The methodology references (PTES, OWASP WSTG v5.0, OWASP API Security Top 10, NIST SP 800-115), tester credentials block (Section 2), evidence collection (Section 5), timeline (Section 4), and sign off chain structure (Section 10) stay identical across jurisdictions. Cybersecify currently delivers engagements with this same plan structure to startups in India, Australia, the EU, the UK, and Hong Kong.

How to use this pentest plan example

Three paths depending on where the founder is in the buying cycle.

Path 1: founder evaluating vendors, has not selected one yet. Use the Cybersecify pentest RFP template as the upstream filter. Score 2 to 3 vendors against the 12 RFP sections, shortlist based on responses, request a sample plan from each shortlisted vendor. Compare the sample plans against the 10 sections in this article; the vendor whose plan most closely mirrors this structure (or whose deviations the founder understands and accepts) is the right pick.

Path 2: founder has selected a vendor, kickoff in next 7 to 14 days. Send this article to the vendor lead tester as the plan structure expected at kickoff. If the vendor cannot produce a plan that covers all 10 sections, that is a quality signal worth raising before the engagement starts. The vendor should be able to walk all 10 sections in the kickoff call and produce a signed plan within 24 to 48 hours.

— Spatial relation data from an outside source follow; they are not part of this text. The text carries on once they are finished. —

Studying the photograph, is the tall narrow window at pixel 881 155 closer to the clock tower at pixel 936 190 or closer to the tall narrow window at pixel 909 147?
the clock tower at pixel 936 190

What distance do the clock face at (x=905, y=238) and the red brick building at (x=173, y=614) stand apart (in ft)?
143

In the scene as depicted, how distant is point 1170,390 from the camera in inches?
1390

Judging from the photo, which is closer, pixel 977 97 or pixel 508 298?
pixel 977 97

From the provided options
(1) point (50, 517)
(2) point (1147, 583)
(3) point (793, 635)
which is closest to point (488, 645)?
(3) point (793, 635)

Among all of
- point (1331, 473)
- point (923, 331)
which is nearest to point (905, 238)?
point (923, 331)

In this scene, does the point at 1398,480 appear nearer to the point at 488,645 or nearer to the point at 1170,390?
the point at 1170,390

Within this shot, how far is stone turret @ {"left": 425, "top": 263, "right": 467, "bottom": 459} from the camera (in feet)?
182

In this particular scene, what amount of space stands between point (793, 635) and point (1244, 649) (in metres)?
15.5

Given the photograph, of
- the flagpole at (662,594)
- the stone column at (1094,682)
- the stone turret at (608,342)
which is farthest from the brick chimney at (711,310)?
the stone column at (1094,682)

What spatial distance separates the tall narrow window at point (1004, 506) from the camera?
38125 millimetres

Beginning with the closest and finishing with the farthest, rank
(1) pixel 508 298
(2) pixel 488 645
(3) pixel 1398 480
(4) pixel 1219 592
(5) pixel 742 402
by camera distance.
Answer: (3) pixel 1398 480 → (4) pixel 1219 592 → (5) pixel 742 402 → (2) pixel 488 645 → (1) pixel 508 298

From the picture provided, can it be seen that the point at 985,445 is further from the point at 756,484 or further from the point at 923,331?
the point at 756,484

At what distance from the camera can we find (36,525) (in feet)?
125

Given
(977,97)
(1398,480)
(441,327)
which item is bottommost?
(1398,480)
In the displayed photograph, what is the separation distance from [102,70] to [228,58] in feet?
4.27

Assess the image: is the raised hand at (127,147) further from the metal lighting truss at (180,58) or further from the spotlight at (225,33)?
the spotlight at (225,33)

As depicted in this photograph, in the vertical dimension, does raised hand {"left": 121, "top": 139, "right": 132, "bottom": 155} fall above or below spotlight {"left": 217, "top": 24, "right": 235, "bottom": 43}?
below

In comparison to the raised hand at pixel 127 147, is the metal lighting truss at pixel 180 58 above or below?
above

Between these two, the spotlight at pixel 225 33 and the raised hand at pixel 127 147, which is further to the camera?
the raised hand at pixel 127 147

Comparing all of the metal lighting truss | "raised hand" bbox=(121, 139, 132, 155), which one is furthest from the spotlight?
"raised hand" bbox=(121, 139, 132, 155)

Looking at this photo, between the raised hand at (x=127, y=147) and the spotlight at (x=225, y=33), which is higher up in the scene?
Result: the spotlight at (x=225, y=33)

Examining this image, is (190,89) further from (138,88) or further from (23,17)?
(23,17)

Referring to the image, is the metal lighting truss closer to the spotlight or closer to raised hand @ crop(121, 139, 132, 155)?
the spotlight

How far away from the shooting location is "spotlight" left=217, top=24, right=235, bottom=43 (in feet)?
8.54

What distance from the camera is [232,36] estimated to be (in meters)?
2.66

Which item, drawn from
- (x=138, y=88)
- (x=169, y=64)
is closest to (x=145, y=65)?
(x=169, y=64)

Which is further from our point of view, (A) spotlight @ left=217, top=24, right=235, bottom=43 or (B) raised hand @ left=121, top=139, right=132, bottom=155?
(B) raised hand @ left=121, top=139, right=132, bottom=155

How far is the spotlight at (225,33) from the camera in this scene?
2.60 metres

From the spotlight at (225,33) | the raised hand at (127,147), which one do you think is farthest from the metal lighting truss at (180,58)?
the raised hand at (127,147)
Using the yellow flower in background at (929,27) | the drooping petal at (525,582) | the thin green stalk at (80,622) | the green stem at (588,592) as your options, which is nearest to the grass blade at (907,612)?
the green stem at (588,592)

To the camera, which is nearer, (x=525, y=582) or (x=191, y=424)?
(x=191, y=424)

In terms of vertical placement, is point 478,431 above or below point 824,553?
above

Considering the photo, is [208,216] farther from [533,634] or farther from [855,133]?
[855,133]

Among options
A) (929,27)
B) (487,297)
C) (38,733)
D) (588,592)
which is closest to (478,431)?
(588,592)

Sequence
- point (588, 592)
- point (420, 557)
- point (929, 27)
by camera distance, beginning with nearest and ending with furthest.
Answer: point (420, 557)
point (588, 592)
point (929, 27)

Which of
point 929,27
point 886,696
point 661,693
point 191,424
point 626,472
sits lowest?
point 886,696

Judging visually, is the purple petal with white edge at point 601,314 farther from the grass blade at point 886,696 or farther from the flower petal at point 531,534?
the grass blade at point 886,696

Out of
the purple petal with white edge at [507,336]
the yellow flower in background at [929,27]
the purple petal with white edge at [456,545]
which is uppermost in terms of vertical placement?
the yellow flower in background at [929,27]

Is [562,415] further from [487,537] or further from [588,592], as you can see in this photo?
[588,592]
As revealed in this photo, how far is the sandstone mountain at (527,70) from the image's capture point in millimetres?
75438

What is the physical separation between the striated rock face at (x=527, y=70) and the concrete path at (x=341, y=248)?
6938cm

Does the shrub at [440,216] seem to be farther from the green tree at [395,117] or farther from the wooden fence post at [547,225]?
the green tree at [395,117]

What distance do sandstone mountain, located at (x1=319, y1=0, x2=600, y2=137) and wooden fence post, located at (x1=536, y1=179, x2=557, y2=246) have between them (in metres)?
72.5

Path 3: founder evaluating Cybersecify directly. The plan template above is what we ship at kickoff for both Startup Pentest (INR 74,999) and Growth Pentest (INR 1,79,999). The plan is sent for founder review 48 hours before kickoff, refined during the 60 minute kickoff call, and counter signed at kickoff end. To see the deliverable format the plan produces, review the Cybersecify SOC 2 plus ISO 27001 ready pentest report sample. To compare against the broader Indian pentest market, see pentest cost in India 2026. To book a 30 minute scoping call with both founders, the Cybersecify pricing page has direct links into the Book a Call flow.

What is next

For Series A or Series B SaaS founders with an audit deadline, investor diligence, or enterprise customer security questionnaire pending, the right next step is a 30 minute founder led scoping call. The call confirms scope, walks the plan structure, and produces a signed plan within 24 to 48 hours. For founders pre evaluating vendors, the pentest RFP template is the upstream filter and this article is the plan structure that flows from a clean RFP into a clean engagement.

The plan is the contract. The report is the artifact the auditor reads. The plan is what makes the report defensible.